» Work request 1: In the text about Castro and Elián, what is the Rapid Response Brigade made up of?
» Work request 2: Retype everything in the text about Castro and Elián from "It is not that" down to "satisfy Castro’s whims.".

--- Provided text Enclosed Below ---

As Castro is obviously manipulating this private family matter into a political international crisis in order to distract public attention in Cuba and abroad from the multiple failures of his regime, the fate of this 6-year-old child has become a useful tool of his ongoing political charade.

It is not that Castro cares about Elián or the Cuban people’s freedoms or human rights. His forty-year tyranny has demonstrated that the welfare of the Cuban population is not of his concern. Since 1959 people in Cuba are used and manipulated to satisfy Castro’s whims.

The demonstrations in Cuba in support of Elián’s return are prime examples. These show-off demonstrations have been orchestrated in Cuba since the beginning of the Castro regime. The U.S. media continues to broadcast clips of them without exposing what goes into their set up.

People in Cuba are taken from their places of employment and retirement, neighborhoods, schools and universities and bused to the demonstration gathering places. There, each person is accounted for at the beginning and at the end to make sure people do not leave ahead of time. It is a highly regimented system and Cubans after decades are very much used to it.

Those demonstrations are closely monitored by the pervasive secret police, neighborhood committees and the network of informers. Each person knows what is expected of him or her.

The dreaded Rapid Response Brigade attends these demonstrations, too. This brigade is made up of Castro’s paramilitary thugs in civilian clothes to keep the people in line.

--- End of Enclosed Provided text ---
--- Material shown Enclosed Below ---

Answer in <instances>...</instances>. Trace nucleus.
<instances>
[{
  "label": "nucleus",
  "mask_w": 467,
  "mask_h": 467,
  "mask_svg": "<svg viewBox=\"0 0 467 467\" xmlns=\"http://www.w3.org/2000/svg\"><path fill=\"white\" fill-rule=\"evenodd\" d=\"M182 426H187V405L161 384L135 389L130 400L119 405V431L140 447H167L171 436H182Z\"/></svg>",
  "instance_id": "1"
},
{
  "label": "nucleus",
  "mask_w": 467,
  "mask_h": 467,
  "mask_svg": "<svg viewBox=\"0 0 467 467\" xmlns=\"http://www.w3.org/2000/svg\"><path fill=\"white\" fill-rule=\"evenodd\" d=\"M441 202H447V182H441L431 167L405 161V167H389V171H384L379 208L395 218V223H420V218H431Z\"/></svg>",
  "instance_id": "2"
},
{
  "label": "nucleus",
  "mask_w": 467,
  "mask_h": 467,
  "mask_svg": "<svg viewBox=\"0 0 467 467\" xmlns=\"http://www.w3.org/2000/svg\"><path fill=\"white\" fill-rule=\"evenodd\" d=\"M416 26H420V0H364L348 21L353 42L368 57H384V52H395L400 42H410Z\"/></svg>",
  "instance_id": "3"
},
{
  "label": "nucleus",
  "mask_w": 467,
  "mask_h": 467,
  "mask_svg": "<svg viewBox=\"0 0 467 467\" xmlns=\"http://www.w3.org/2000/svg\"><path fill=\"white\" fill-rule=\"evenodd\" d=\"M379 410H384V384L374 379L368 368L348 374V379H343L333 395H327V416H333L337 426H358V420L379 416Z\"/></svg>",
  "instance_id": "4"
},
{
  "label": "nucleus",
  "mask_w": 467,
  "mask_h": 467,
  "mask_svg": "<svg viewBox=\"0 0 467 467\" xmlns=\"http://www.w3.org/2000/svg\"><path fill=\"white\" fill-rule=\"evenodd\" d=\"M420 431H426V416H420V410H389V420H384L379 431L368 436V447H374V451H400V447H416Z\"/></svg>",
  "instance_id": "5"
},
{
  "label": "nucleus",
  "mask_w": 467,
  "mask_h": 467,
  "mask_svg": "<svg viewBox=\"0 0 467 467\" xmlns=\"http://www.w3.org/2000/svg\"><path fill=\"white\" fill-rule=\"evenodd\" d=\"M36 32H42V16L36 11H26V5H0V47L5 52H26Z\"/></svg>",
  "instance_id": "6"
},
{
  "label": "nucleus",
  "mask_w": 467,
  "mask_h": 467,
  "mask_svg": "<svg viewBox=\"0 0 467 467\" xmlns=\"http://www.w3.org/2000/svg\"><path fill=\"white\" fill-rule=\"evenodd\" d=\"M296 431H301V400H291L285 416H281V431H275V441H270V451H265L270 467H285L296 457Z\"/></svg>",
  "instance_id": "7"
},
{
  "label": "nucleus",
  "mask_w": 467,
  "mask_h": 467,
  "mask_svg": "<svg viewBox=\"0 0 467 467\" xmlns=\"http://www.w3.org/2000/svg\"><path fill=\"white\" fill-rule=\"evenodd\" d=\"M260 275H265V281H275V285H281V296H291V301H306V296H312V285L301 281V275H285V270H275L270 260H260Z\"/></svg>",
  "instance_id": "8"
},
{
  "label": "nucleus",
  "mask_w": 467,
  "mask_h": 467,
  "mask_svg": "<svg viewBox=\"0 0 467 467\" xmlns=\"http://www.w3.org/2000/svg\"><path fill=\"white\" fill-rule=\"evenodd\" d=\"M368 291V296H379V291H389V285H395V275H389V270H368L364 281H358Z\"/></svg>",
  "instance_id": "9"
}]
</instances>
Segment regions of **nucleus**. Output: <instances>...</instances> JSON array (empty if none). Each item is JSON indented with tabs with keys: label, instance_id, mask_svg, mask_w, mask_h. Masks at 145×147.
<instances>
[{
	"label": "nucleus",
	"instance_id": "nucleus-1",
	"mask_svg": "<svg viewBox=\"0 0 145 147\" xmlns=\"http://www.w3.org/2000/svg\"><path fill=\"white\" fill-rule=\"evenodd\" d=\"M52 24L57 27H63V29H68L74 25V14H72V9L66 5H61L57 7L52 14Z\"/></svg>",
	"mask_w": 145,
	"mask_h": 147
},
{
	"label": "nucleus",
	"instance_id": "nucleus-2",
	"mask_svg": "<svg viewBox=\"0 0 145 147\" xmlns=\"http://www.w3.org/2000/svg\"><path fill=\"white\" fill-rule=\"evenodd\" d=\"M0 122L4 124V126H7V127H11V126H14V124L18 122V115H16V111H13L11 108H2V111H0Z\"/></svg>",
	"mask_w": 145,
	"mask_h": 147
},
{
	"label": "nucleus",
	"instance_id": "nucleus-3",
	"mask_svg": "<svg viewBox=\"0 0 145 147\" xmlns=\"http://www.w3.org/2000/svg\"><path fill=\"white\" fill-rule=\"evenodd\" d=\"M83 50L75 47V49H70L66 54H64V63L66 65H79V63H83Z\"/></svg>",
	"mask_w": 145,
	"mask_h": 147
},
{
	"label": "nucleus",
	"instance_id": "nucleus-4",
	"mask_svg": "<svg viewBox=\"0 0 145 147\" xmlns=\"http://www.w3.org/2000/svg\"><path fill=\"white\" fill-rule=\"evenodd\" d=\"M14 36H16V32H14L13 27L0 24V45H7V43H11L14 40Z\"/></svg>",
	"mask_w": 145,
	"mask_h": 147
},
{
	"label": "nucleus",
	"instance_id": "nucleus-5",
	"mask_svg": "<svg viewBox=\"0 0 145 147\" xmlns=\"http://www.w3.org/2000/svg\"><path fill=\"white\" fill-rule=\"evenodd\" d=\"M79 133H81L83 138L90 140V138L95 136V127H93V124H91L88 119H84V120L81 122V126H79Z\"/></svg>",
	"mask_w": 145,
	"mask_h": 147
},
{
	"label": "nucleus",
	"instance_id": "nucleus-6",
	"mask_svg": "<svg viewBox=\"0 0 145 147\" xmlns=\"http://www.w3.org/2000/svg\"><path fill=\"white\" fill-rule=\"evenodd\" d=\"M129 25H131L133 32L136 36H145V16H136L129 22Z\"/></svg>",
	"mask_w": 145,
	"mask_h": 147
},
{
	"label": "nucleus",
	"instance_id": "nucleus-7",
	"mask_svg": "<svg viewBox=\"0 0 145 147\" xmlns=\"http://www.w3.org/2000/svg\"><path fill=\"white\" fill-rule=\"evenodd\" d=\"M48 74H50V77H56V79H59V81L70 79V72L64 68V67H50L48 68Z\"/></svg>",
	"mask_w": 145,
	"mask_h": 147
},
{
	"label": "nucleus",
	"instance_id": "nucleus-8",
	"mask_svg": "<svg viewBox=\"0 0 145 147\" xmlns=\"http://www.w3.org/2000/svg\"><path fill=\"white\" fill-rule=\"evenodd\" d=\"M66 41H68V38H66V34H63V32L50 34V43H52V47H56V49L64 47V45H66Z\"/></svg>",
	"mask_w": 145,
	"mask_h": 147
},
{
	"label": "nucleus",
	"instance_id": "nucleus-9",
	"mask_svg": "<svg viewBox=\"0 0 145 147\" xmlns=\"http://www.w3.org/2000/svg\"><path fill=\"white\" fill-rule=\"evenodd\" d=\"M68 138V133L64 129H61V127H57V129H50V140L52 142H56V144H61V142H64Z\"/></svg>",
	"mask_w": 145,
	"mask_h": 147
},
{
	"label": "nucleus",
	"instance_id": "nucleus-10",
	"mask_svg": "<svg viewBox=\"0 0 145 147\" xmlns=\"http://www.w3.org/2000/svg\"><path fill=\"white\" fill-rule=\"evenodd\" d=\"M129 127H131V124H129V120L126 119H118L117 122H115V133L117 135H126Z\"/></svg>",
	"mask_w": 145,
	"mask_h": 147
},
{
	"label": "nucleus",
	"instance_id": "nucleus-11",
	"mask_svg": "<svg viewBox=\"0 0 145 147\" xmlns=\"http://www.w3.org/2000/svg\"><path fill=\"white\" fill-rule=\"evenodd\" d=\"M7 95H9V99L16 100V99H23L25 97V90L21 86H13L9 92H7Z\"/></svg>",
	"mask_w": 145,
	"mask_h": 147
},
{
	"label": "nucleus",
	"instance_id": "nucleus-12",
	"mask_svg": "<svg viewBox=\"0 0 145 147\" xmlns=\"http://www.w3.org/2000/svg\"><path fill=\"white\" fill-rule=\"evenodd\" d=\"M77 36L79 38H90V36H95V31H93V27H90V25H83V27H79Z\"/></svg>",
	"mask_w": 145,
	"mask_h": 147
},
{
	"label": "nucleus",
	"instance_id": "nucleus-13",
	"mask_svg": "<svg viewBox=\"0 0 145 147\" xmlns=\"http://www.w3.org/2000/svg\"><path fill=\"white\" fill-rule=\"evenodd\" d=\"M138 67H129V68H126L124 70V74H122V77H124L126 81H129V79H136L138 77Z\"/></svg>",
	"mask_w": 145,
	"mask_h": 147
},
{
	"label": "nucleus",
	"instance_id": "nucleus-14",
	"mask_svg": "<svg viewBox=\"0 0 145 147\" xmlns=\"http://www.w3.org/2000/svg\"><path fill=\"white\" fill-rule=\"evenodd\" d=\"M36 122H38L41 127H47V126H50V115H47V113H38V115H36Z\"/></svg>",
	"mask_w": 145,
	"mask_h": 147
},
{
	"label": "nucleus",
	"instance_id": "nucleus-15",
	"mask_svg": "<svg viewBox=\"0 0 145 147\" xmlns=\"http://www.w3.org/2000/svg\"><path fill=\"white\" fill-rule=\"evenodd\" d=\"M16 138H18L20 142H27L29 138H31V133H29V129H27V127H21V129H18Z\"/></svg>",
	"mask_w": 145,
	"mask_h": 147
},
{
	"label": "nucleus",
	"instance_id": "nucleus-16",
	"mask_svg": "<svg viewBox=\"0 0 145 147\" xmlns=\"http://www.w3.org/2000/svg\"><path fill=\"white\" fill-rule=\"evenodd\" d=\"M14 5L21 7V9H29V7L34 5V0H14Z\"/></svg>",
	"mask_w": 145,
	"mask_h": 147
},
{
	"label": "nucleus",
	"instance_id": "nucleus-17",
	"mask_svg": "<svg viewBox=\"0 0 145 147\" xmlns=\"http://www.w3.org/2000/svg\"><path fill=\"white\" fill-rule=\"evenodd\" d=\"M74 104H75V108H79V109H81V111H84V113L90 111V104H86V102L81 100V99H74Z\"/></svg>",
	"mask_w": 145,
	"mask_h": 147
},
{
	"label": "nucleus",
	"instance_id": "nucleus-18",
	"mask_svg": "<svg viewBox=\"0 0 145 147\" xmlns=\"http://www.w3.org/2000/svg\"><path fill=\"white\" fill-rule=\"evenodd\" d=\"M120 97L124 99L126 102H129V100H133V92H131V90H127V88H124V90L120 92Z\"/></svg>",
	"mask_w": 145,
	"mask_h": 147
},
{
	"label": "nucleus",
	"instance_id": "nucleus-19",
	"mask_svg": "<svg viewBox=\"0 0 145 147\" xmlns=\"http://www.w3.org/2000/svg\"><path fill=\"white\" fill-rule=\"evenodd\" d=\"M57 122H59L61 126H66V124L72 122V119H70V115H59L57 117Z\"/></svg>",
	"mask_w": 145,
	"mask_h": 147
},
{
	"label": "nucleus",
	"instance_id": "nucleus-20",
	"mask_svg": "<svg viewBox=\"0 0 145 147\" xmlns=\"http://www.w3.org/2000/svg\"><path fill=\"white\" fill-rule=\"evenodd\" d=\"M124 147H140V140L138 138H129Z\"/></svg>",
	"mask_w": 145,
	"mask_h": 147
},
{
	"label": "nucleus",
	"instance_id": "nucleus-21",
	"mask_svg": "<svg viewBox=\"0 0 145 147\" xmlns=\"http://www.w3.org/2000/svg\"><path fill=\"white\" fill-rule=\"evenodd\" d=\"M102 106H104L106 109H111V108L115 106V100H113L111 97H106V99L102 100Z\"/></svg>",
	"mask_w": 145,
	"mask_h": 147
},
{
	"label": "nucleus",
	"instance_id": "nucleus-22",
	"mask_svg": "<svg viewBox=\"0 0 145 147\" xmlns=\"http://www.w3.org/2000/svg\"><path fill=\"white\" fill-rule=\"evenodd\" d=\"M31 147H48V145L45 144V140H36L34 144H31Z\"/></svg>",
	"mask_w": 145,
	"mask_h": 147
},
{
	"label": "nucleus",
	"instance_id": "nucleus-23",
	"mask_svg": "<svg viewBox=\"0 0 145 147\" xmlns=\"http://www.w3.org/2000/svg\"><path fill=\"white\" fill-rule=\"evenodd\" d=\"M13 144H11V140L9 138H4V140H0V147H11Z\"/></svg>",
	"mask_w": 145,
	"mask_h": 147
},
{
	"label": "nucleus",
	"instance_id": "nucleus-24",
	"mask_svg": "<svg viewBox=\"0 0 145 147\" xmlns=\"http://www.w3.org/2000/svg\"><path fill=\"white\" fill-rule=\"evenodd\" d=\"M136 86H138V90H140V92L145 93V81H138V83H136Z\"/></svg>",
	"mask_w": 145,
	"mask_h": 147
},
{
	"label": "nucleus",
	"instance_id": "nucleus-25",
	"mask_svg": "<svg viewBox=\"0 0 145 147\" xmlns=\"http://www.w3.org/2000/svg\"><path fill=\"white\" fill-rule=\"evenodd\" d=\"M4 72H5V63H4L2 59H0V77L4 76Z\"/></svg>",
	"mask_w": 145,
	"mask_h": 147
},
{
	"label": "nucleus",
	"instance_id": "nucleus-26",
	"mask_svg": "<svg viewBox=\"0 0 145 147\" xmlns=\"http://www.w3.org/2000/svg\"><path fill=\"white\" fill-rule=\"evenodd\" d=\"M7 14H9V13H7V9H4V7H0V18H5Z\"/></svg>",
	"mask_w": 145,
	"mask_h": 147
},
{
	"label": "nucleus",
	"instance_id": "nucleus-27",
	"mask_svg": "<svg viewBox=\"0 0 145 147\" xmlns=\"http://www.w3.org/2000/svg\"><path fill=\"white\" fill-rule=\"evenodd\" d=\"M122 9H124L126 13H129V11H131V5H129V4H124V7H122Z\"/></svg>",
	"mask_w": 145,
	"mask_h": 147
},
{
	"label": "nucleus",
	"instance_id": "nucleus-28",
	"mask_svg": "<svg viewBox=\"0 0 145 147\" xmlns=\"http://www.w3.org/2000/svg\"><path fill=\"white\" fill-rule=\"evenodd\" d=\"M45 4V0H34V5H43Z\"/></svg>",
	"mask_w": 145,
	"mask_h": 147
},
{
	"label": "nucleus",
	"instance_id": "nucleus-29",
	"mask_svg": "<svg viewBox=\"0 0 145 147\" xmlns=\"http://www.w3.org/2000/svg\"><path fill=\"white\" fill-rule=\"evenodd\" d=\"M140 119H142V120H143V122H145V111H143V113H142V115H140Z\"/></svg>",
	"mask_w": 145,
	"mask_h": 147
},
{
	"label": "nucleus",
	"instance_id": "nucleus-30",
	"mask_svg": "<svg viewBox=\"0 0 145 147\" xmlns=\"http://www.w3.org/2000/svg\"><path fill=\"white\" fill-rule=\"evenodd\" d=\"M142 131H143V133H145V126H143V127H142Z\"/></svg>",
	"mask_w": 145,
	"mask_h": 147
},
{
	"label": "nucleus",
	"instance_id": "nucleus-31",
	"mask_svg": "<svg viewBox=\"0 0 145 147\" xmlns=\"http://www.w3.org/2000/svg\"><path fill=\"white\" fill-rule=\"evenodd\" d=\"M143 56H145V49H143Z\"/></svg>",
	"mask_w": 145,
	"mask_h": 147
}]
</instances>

--- End of Enclosed Material shown ---

» Written solution 1: Castro's paramilitary thugs in civilian clothes.

» Written solution 2:
It is not that Castro cares about Elián or the Cuban people’s freedoms or human rights. His forty-year tyranny has demonstrated that the welfare of the Cuban population is not of his concern. Since 1959 people in Cuba are used and manipulated to satisfy Castro’s whims.